Mom’s One Tough Lady
By Mary Carton
I hope all Moms had a happy Mother’s Day last weekend.
My Mom was born in Yugoslavia. Her Dad was German and Mom Hungarian. After WWII broke out a German officer rode up to the door of their house and told my Grandfather that he was to report for duty, and if he didn’t, they would come back and shoot him. After much discussion with my Grandmother, he decided to report. He came home a few times, but is listed as MIA in the area of Yugoslavia now known as Bosnia. In the meantime, my Grandmother was taken to a Russian concentration camp.
My mother, at nine years old, was left to fend for herself, begging for food, after her Grandfather’s death and her brothers took off for Germany. After a year on her own, she eventually found her Mother, who was rented out by the Russians to work in farmer’s fields during the day. She was then also placed in the concentration camp with her Mother for 18 months. The Russians lined up the men in the camp, and were taking every tenth man for a work detail. Her brother who was dying of cancer, saw what was happening, and tried to swap spots with him, but he refused. The ones chosen for the walk detail were tied together and led into the woods never to be seen again. Those with mental issues were taken on a picnic, but didn’t come back.
Mom was playing under a bunk and found some money. Grandmother used it to pay the underground to help them escape with a group of 60 from the camp. The person leading them didn’t want to take Mom as he said she was too young and small to keep up. Grandmother told him that she would stay behind if she couldn’t. At one of their stops, she fell asleep on the cold concrete and awoke to a guard watching her and crying.
Mom tells the story of stuffing her little dog in the bottom of her bag, and piling clothes on top of him so she could sneak him on a train. When they got to where they were going, she took the clothes out of the bag, and the dog wasn’t moving, and she thought he was dead until he jumped up and loved on her. Travel became very dangerous for the group. They next group leader made her leave her dog behind. She could hear him howling for miles.

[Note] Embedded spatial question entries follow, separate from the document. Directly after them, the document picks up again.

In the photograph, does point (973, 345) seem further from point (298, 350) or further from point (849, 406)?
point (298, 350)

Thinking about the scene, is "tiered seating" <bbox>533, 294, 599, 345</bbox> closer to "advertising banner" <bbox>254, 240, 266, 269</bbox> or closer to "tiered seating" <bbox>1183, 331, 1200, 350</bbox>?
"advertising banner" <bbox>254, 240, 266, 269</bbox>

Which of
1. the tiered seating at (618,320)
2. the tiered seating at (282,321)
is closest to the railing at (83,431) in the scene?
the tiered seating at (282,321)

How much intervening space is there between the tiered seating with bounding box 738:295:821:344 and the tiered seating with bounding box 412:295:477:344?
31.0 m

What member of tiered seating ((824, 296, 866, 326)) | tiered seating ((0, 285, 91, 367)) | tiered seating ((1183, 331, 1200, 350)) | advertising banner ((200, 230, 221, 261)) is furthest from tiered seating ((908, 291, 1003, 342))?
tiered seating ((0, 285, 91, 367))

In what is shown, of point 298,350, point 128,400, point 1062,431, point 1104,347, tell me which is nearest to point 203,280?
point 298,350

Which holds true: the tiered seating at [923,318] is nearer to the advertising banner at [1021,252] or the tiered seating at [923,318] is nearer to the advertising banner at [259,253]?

They hid out in corn fields during the day, eating raw corn in order to survive. They traveled at night and crossed over the border into Austria. After going to Austria, somehow, they were united with my two uncles and came to the U.S. as refugees aboard the troop carrier USS Hanselman. How did Mom and Dad meet? My Dad requested a family to come and work for him through the Catholic Relief Services. Another family was to come and work for him, but their children developed the measles, so Mom’s family was selected. After a brief courtship, mostly hiding and kissing behind a stack of milk crates, they were married and had five children.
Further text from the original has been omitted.